Given exercise = Rewrite the part of the TCM program post between "I realized I" and "made perfect sense.", inclusive, with "commentator" replaced by "critic".
# START OF Source text
I realized I did know Alonso Duralde after all; he's been featured as a commentator in a few documentaries I've seen over the years. I was confused by the photo in the header to the TCM article in the link posted above, which featured the couple arm-in-arm, who I assumed to be Duralde and Rich.  Last night Duralde was a guest of the overall host, Dave Karger, which I wasn't expecting but which made perfect sense. 

It seems as though Our Betters was chosen for the reason we suspected, the stereotype who appeared only in the last five minutes of the film (and who was uncedited). Duralde said the character was universally treated with respect and wasn't shamed in any way by the other characters, but it seemed to me that he interacted only with the women and that they treated him as some kind of exotic pet, which I wouldn't call an indicator of respect. Anyway, our suspicion was confirmed that it was a stretch to include Our Betters in a program of only seven films when worthier alternatives exist. However, the hosts speculated what portrayals of gay characters may have been like in following decades if the Production Code hadn't intervened, Our Betters having been a Pre-Code film. I found that to be a very good point since The Code made it impossible for gay characters to be treated matter-of-factly. An interesting "what if" scenario.
# END OF Source text
# START OF Given entries
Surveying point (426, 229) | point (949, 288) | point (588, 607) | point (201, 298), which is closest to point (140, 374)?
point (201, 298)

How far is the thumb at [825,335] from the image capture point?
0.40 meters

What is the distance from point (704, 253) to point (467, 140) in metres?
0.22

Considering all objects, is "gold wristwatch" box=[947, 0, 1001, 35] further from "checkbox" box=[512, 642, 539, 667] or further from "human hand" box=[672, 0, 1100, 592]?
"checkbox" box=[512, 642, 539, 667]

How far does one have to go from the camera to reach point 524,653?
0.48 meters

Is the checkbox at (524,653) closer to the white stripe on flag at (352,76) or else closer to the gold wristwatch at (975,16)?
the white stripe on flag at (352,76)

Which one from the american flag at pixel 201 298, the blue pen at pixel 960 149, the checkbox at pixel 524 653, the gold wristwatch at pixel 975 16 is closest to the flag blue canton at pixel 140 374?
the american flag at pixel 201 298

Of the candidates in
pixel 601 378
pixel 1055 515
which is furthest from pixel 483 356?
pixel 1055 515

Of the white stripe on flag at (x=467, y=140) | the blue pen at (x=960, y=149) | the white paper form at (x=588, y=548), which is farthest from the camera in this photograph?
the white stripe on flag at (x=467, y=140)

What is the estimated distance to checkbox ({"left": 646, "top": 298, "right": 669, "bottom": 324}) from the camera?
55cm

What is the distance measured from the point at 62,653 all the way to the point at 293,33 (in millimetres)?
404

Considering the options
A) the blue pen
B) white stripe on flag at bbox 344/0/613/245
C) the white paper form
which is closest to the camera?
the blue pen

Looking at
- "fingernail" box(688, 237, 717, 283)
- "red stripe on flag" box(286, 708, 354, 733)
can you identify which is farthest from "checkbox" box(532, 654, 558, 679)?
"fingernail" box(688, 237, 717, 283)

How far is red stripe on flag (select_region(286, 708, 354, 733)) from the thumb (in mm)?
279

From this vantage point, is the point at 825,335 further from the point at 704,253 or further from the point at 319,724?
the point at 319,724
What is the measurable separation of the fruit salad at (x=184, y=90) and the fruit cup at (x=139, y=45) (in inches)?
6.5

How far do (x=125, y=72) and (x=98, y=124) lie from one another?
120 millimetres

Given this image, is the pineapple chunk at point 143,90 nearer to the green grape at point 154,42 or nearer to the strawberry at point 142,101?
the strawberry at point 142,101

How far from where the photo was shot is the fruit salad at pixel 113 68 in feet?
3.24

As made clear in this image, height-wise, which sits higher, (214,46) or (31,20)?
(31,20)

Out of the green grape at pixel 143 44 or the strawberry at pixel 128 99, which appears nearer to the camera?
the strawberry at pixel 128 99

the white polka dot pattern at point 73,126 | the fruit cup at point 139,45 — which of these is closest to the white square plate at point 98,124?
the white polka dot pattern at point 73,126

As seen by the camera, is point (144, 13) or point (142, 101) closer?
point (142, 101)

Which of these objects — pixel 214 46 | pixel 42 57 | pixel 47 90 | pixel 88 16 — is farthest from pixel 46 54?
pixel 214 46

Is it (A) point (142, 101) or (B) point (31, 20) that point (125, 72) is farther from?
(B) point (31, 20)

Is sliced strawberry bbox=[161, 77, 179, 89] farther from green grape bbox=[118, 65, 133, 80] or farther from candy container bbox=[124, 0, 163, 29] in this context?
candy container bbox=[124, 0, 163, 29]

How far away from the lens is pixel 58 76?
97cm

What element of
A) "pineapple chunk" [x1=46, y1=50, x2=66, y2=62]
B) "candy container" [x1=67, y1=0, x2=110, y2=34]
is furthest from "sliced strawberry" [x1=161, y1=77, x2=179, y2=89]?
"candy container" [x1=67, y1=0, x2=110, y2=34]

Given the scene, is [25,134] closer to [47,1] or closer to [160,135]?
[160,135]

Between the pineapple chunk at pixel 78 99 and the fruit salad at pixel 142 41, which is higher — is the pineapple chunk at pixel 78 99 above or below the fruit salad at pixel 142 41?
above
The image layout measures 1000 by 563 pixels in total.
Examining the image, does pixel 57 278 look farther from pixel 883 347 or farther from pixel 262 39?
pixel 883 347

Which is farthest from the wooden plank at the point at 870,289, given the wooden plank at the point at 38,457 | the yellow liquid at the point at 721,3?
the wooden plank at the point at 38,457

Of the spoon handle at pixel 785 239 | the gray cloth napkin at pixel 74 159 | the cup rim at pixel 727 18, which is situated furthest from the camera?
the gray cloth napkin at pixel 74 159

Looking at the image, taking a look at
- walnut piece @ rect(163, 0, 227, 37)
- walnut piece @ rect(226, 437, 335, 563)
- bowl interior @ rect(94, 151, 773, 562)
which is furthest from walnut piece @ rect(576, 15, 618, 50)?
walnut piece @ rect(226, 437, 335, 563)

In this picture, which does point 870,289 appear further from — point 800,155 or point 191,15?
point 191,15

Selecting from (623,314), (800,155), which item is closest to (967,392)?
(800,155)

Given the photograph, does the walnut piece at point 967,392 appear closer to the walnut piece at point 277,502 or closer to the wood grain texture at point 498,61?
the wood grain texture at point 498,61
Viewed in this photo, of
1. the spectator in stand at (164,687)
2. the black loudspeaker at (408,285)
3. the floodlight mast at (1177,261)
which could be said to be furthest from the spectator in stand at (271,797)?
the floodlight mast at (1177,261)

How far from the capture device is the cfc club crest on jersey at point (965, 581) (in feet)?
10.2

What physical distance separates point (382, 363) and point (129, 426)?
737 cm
# END OF Given entries
Reply =
I realized I did know Alonso Duralde after all; he's been featured as a critic in a few documentaries I've seen over the years. I was confused by the photo in the header to the TCM article in the link posted above, which featured the couple arm-in-arm, who I assumed to be Duralde and Rich.  Last night Duralde was a guest of the overall host, Dave Karger, which I wasn't expecting but which made perfect sense.